Da simulação virtual ao veículo real
A primeira fase do projeto foi dedicada a um estudo aprofundado de viabilidade técnica. A equipe da USP mapeou percursos reais da Renault Master na zona sul de São Paulo (SP), criando um ambiente virtual que permitiu simular o uso do veículo em condições reais de operação. A partir desse levantamento, foram especificados os principais componentes do sistema elétrico, como motor, inversor e pack de baterias, dimensionados para atender às demandas da logística urbana.
Na segunda etapa, o foco se voltou ao desenvolvimento e à validação da lógica de controle do powertrain, considerada o “cérebro” do sistema elétrico. O objetivo foi garantir que a experiência de condução permanecesse próxima à de um veículo a combustão, facilitando a adaptação dos motoristas.
“Quando a gente fala em lógica de controle, estamos falando de como o sistema responde ao acelerador, qual torque é entregue às rodas e como essa resposta acontece.
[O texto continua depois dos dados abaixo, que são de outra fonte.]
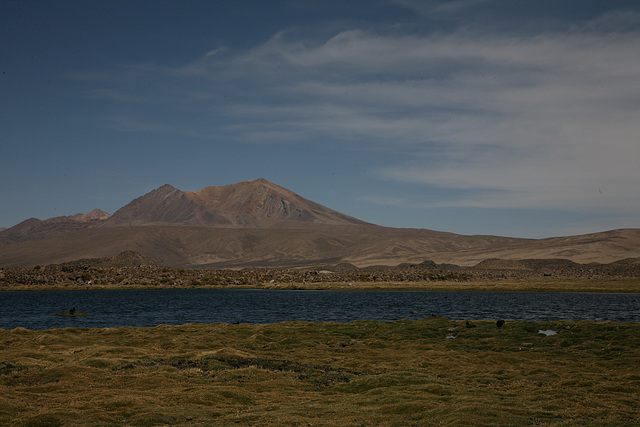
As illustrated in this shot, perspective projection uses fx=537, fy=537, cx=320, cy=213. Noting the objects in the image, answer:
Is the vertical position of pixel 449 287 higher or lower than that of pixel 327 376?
lower

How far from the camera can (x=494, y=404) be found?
1984cm

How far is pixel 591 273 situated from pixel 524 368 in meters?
170

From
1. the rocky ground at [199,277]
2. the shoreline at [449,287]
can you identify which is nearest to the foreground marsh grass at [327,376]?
the shoreline at [449,287]

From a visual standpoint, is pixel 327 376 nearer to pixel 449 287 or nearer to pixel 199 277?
pixel 449 287

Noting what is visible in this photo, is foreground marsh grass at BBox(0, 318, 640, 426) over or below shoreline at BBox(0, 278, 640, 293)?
over

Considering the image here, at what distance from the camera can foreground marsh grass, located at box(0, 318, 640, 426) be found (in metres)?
18.9

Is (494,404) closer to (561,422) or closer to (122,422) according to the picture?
(561,422)

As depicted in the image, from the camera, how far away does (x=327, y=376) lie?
90.2 ft

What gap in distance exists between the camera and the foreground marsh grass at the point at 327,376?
62.1ft

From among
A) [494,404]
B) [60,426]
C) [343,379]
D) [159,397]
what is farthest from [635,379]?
[60,426]

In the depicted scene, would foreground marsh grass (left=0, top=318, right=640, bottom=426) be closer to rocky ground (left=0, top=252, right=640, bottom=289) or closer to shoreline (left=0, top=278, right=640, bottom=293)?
shoreline (left=0, top=278, right=640, bottom=293)

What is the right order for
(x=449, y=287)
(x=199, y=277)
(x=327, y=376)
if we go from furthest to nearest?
(x=199, y=277), (x=449, y=287), (x=327, y=376)

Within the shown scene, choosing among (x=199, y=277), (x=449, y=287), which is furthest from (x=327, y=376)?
(x=199, y=277)

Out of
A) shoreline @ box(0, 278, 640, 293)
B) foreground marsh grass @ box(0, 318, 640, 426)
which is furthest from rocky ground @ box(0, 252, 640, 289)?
foreground marsh grass @ box(0, 318, 640, 426)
Buscamos deixar essa sensação o mais próxima possível da de um motor a combustão, porque quem vai dirigir essa van é o mesmo funcionário”, explica Angélico.
Os testes dos componentes — incluindo motor e inversor fornecidos pela WEG — foram realizados em bancadas do Instituto de Energia e Ambiente (IEE) da USP, um dos poucos laboratórios do país homologados para ensaios com máquinas elétricas.
Por que a Renault Master?
A escolha da Renault Master como base para o retrofit foi estratégica. Segundo Leandro Zillig, diretor da Alpha 6, trata-se do modelo mais representativo do segmento no país.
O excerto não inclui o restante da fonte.